Nanomedicines for the treatment of rheumatoid arthritis: State of art and potential therapeutic strategies

Abstract

Increasing understanding of the pathogenesis of rheumatoid arthritis (RA) has remarkably promoted the development of effective therapeutic regimens of RA. Nevertheless, the inadequate response to current therapies in a proportion of patients, the systemic toxicity accompanied by long-term administration or distribution in non-targeted sites and the comprised efficacy caused by undesirable bioavailability, are still unsettled problems lying across the full remission of RA. So far, these existing limitations have inspired comprehensive academic researches on nanomedicines for RA treatment. A variety of versatile nanocarriers with controllable physicochemical properties, tailorable drug release pattern or active targeting ability were fabricated to enhance the drug delivery efficiency in RA treatment. This review aims to provide an up-to-date progress regarding to RA treatment using nanomedicines in the last 5 years and concisely discuss the potential application of several newly emerged therapeutic strategies such as inducing the antigen-specific tolerance, pro-resolving therapy or regulating the immunometabolism for RA treatments.
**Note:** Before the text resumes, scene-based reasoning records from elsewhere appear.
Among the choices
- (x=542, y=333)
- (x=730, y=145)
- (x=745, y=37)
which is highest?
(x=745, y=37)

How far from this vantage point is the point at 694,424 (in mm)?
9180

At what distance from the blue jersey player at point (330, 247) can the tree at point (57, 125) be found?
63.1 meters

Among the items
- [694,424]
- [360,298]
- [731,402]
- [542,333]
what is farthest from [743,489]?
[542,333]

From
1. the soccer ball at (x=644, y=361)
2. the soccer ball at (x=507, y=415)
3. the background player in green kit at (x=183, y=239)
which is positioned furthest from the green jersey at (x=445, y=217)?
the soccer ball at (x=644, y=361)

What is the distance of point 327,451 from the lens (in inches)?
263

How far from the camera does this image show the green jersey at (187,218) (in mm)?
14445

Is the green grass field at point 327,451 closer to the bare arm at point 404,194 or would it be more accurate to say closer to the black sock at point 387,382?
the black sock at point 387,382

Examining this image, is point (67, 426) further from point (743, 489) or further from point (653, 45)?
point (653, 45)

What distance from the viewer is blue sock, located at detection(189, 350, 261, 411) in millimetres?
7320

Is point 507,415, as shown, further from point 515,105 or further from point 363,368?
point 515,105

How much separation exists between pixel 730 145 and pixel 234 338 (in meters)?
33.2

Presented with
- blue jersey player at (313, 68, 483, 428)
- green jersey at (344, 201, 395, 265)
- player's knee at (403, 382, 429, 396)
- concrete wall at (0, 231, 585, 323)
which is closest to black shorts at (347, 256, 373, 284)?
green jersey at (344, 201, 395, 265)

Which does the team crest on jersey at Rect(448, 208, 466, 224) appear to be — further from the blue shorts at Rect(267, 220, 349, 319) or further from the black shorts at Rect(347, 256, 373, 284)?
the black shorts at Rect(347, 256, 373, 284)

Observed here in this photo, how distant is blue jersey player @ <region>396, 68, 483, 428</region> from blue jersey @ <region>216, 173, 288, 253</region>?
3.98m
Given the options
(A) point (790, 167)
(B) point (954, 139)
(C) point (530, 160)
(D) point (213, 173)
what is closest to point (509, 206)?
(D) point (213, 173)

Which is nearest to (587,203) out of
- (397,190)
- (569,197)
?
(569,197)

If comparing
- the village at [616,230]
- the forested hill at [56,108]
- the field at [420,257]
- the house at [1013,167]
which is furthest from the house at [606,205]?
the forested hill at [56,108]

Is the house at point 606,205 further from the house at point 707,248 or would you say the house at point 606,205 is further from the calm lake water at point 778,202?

Keywords: Immune tolerance; Inflammation resolution; Liposome; Micelle; Nanomedicines; Rheumatoid arthritis; Stimulus-responsive delivery systems; Targeted drug delivery.

Graphical abstract

Figure 1

The comparison of physiological microenvironment between normal synovium and inflamed sites. Compared with normal synovial tissues, massive inflammatory cells are recruited to inflamed joints. Afterwards, rapid proliferation and activation of cells involved in inflammation lead to the formation of pannus and the thickening of the synovial lining. Antigen-presenting cells (APCs) including DCs, activated B cells and macrophages present antigens to T cells, leading to the activation of autoreactive T cells. Other than antigen presentation, B cells would also secrete autoantibodies such as ACPA and RF, which can attack our own tissues. On the other hand, large number of inflammatory cytokines (TNF-α, IL-6 and IL-1) and invasive proteases would be produced, mediating the expansion of inflammatory network and the destruction of cartilage and bone tissue. FLS, fibroblast-like synoviocyte; DC, dendritic cell; VEC, vascular endothelial cells; MMPs, matrix metalloproteinase; Autoantibodies including rheumatoid factors (RFs) and anti-citrullinated protein antibodies (ACPAs); Inflammatory cytokines including TNF-α, IL-1β, IL-6, etc.

Figure 2

Schematic illustration of active targeting delivery strategies.

Figure 3

The newly emerged promising therapeutic approaches for RA treatment. (a) Endogenous pro-resolving mediators initiate resolution function by acting on specific cell types, including promoting macrophages repolarization from pro-inflammatory M1 type to anti-inflammatory M2 type, facilitating neutrophils apoptosis and play a key role in chondroprotection and osteoclastgenesis inhibition. (b) Cells involved in inflammation development would undergo a metabolic reprogramming, displaying a highly increased metabolic demand. Increased anabolic metabolism would promote inflammation and motivate immune response. Therefore, facilitating the balance of cell metabolism would be a possible therapeutic intervention option. (c) Induction of specific immune tolerance during the interaction between DCs and T cells would produce increased level of T_reg and decrease the level of autoreactive immune cells, which might provide a long-term, sustained disease remission.